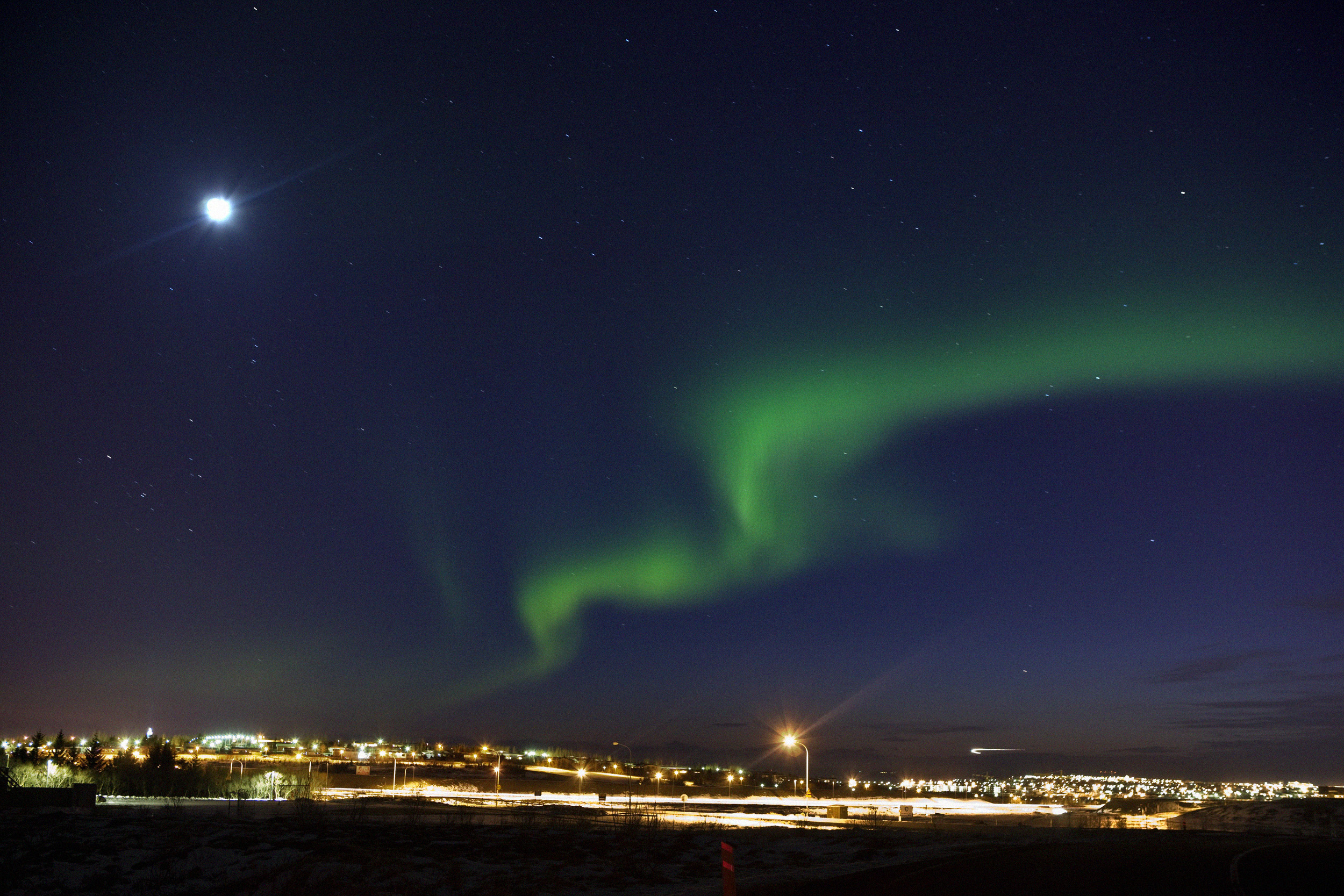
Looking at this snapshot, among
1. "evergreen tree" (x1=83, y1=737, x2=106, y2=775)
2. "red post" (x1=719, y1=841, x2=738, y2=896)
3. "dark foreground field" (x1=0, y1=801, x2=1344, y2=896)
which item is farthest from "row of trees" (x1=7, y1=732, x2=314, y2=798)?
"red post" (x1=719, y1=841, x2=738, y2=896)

Stated exercise
Could you convert the lines of the records above into a Markdown table with the columns "Row" and "Line", numbering each row, skipping blank lines, and leaving out the pictures?

Output of the exercise
| Row | Line |
|---|---|
| 1 | Looking at this snapshot, among |
| 2 | 1. "evergreen tree" (x1=83, y1=737, x2=106, y2=775) |
| 3 | 2. "red post" (x1=719, y1=841, x2=738, y2=896) |
| 4 | 3. "dark foreground field" (x1=0, y1=801, x2=1344, y2=896) |
| 5 | which item is farthest from "row of trees" (x1=7, y1=732, x2=314, y2=798)? |
| 6 | "red post" (x1=719, y1=841, x2=738, y2=896) |